**Task item:**
How does the article about long-distance communication inside a protein go on? Continue it from the point where it stops.

[[ Given text, beginning ]]

How a protein communicates across long-distances

The discovery, made by an international team of researchers, is published in The Proceedings of the National Academy of Sciences (PNAS).

The researchers studied ferredoxin, a class of proteins crucial to photosynthesis, the process by which plants use the energy contained in sunlight to bind carbon dioxide from our atmosphere.
“While the focus of our work are molecular properties of ferredoxin, the fascinating fact about basic research is that it might always lead to novel and sometimes unforeseen future applications. For example, more knowledge about these proteins may give new strategies for renewable energy production. We hope that our findings about how communication works inside a protein will provide guiding principles about designing molecular devices in, for instance, artificial photosynthesis,” says one of the authors Alexander Schug, researcher at the Department of Chemistry, Umeå University.

[[ Given text, end ]]
[[ Data extracts, beginning ]]

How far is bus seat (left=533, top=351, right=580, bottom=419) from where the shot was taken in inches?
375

[[ Data extracts, end ]]
[[ Data extracts, beginning ]]

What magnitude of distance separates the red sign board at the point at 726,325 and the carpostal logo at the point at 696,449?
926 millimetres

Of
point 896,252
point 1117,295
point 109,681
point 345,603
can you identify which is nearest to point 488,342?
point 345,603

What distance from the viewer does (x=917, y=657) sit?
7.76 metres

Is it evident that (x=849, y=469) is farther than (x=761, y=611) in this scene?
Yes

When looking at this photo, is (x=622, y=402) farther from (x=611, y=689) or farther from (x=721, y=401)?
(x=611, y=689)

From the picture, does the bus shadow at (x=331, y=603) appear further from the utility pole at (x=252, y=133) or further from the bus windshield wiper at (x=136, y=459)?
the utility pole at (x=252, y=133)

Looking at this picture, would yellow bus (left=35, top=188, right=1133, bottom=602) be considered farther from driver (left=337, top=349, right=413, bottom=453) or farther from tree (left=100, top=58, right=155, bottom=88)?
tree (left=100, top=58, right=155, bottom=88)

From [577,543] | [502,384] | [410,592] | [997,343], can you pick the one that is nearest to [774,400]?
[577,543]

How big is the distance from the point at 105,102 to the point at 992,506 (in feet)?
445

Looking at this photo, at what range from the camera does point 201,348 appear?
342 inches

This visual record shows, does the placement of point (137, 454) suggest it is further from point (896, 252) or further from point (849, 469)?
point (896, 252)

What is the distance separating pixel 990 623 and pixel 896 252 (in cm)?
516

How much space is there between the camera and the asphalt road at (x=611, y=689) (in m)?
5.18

[[ Data extracts, end ]]

**Output:**
Figure-caption: Ferredoxin proteins (blue) are crucial in photosynthesis, the process by which plants use energy in the sunlight to bind carbon dioxide from our atmosphere. Cutting out a part (in violet) of the Ferredoxin protein (blue) leads to a loss of function in the active functional site (yellow) at physiological temperatures by long-range communication inside the protein.

A mutated protein

The researchers found experimentally that cutting out a short part of a Fdx protein leads to a mutated protein with minimal changes in its structure and stability that keeps its function at lower temperatures. At physiological higher temperatures, however, the mutated protein suddenly loses its function while the native protein (i.e. lacking the mutation) does not. To explain this phenomenon, a theoretical investigation supported by computer simulations was performed. It revealed that the cut leads to strong movements at a distant functional site. Further, the ability to “flip” this functional switch in the protein was shown to arise from from long-range communication by a network of many short-range interactions.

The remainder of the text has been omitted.